Furthermore, and most dangerously, this sort of attempt at safeguarding does anything but. By giving people a false impression that they are safe: that even individuals who are two, three, four steps removed from them are effectively banished, then a certain amount of complacency steps in. How many times have people who have expressed a worry about naked pictures of a toddler on social media on here been sneered and jeered at on here, for example? Even now I don't think people realise just how far-ranging sex offenders are. I knew a man fairly well some ten years ago - a social worker who changed careers to be a primary school teacher and then a headteacher. The school was outstanding, including safeguarding - OFSTED couldn't praise it highly enough - and then he committed suicide Christmas 2013 after indecent images of children were found on his laptop.

Yet every time a headteacher or teacher or social worker or policeman is charged you can hear the sharp intakes of breath and the gasps and shock. You will not ever stop a child potentially being exposed to a sex offender. Which is why, like traffic, we teach our children what to do and how to behave.

I honestly don't know how many times it can be said that denying any sex offender or violent criminal (smirking at DH now!) access to a child still won't keep them safe because those are the ones who are caught.

Nicknacky · 21/01/2015 08:03

ilovesooty same here, I had to disclose who my partner was and any family/friends that I knew to have criminal convictions. I think I may also have had to state who my good friends were, but it was a while ago so I might be wrong about that one!

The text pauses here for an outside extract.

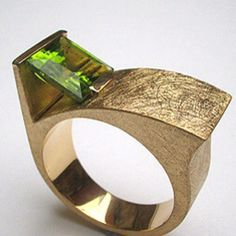 Anell d'or groc i peridot.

I know someone who had to move house to a better area before he was allowed to continue with his application to join the police.

CundtBake · 21/01/2015 08:10

Shit.

I'm training to be a teacher. DP (who I do not yet live with) has been in prison for a violent offence. He was convicted when he was 17.

I'd be a great teacher.

Sad
EdSheeran · 21/01/2015 08:16

Do teachers have a code of conduct? I'm a social worker and we do. We agree not to bring the profession into disrepute, in or outside of work. However, this is very ambiguous. As a student, when we were regulated by a different body, we had a discussion about being drunk and behaving poorly in public and debated over whether this brought the professional into disrepute. I think we are heading into murky waters. If teachers are being screened, social workers should be and as of yet, we are not. We are in contact with the most vulnerable people in society.